**SUPPLIED MATERIAL**

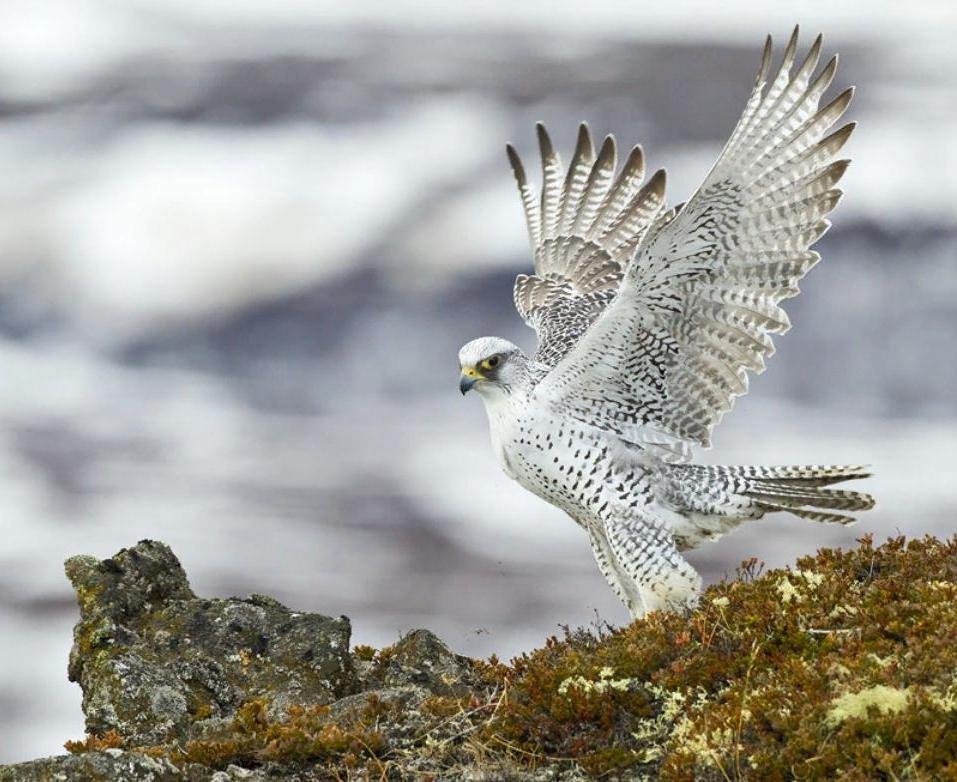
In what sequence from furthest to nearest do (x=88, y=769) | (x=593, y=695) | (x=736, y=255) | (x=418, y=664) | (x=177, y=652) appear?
(x=736, y=255)
(x=177, y=652)
(x=418, y=664)
(x=593, y=695)
(x=88, y=769)

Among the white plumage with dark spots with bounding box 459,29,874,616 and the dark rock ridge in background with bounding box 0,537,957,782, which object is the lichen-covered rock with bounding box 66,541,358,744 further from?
the white plumage with dark spots with bounding box 459,29,874,616

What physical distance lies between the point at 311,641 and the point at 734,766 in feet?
13.5

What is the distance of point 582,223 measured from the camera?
13.4m

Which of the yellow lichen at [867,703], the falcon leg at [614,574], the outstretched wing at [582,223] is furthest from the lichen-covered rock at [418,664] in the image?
the outstretched wing at [582,223]

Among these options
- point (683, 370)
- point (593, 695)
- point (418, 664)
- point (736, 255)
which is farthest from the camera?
point (683, 370)

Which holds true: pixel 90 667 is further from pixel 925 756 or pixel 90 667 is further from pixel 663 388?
pixel 925 756

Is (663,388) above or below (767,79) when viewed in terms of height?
below

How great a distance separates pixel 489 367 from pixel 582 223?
12.3 ft

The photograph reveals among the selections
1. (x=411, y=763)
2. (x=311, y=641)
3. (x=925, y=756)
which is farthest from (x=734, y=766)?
(x=311, y=641)

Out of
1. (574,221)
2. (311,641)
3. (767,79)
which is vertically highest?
(574,221)

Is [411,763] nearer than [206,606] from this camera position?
Yes

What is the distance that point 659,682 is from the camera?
252 inches

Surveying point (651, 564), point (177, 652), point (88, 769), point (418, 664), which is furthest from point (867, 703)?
point (177, 652)

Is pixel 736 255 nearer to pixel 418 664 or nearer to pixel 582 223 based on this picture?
pixel 418 664
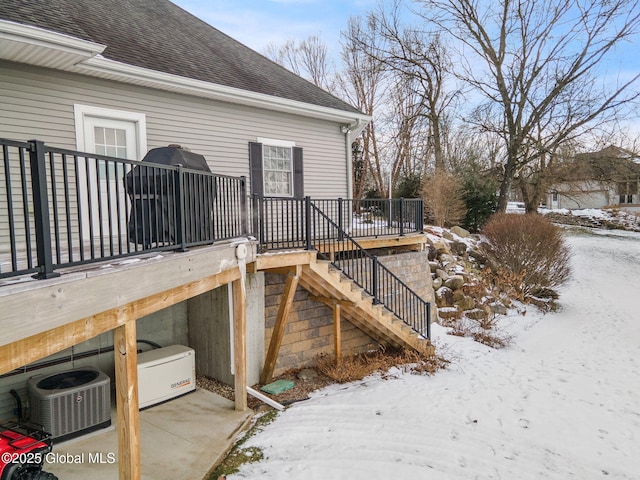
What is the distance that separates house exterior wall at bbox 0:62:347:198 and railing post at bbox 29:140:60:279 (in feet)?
14.6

**AIM OF THE TASK**
Quote all the records above word for word, leaving out the pictures.

**EXERCISE OUTPUT**
In what sequence from furthest to nearest do (x=88, y=769) | (x=593, y=695) | (x=736, y=255) | (x=418, y=664) | (x=177, y=652) appear?
(x=736, y=255)
(x=177, y=652)
(x=418, y=664)
(x=593, y=695)
(x=88, y=769)

Among the white plumage with dark spots with bounding box 459,29,874,616 and the dark rock ridge in background with bounding box 0,537,957,782, which object is the lichen-covered rock with bounding box 66,541,358,744 further from?
the white plumage with dark spots with bounding box 459,29,874,616

What physical distance lies between the point at 311,641 and the point at 734,766 in feet?
13.5

What is the distance of point 582,223 measured from the camera?
13.4m

Which of the yellow lichen at [867,703], the falcon leg at [614,574], the outstretched wing at [582,223] is furthest from the lichen-covered rock at [418,664] in the image?
the outstretched wing at [582,223]

Among these options
- point (683, 370)
- point (593, 695)
- point (418, 664)
- point (736, 255)
which is farthest from the camera?
point (683, 370)

Which holds true: pixel 90 667 is further from pixel 925 756 or pixel 90 667 is further from pixel 663 388?
pixel 925 756

Is (663,388) above or below (767,79) when viewed in terms of height?
below

How great a distance separates pixel 489 367 from pixel 582 223?
12.3 ft

The photograph reveals among the selections
1. (x=411, y=763)
2. (x=311, y=641)
3. (x=925, y=756)
which is farthest from (x=734, y=766)?
(x=311, y=641)

Out of
1. (574,221)
2. (311,641)
3. (767,79)
which is vertically highest?
(574,221)

Is [411,763] nearer than [206,606] from this camera position?
Yes

What is the distance that point 659,682 is from the camera?
252 inches

Surveying point (651, 564), point (177, 652), point (88, 769), point (418, 664), which is furthest from point (867, 703)?
point (177, 652)

Is pixel 736 255 nearer to pixel 418 664 or nearer to pixel 582 223 based on this picture?
pixel 418 664
What is the distance that separates house exterior wall at bbox 0:62:347:198 and railing post at bbox 29:140:60:279 (in feet)?
14.6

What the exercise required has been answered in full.